■ What is required
Transcribe, exactly and without pictures, the lines below from the line with "Comprendre les Etats-Unis" to the line with "Kadınlar Otomobil Alırken Kime Danışıyor!", both ends included, and no others.

■ Task input
________
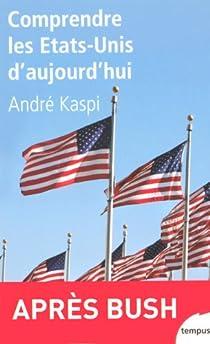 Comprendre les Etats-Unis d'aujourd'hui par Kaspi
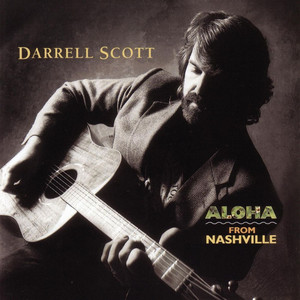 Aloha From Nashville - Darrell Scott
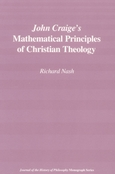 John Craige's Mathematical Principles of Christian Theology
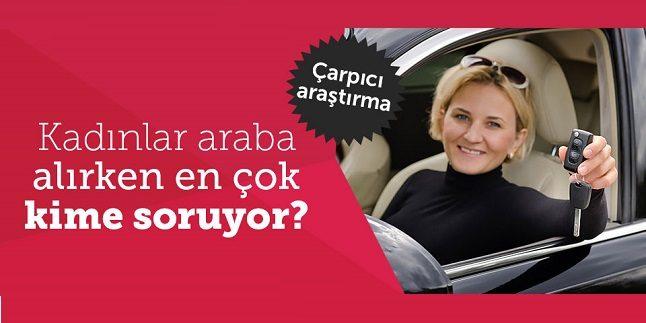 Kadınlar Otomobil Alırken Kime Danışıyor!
________
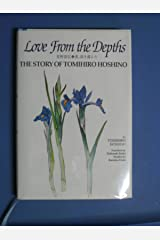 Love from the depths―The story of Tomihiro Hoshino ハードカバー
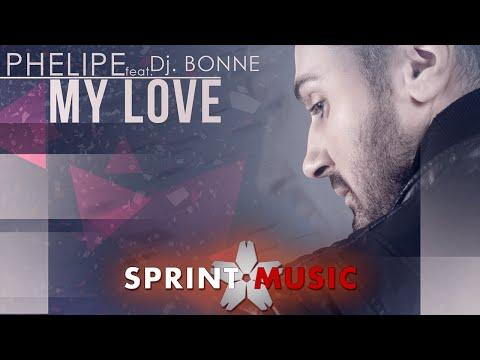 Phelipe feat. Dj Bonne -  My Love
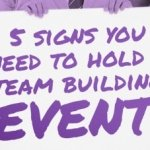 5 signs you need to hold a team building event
________
■ Result below
 Comprendre les Etats-Unis d'aujourd'hui par Kaspi
 Aloha From Nashville - Darrell Scott
 John Craige's Mathematical Principles of Christian Theology
 Kadınlar Otomobil Alırken Kime Danışıyor!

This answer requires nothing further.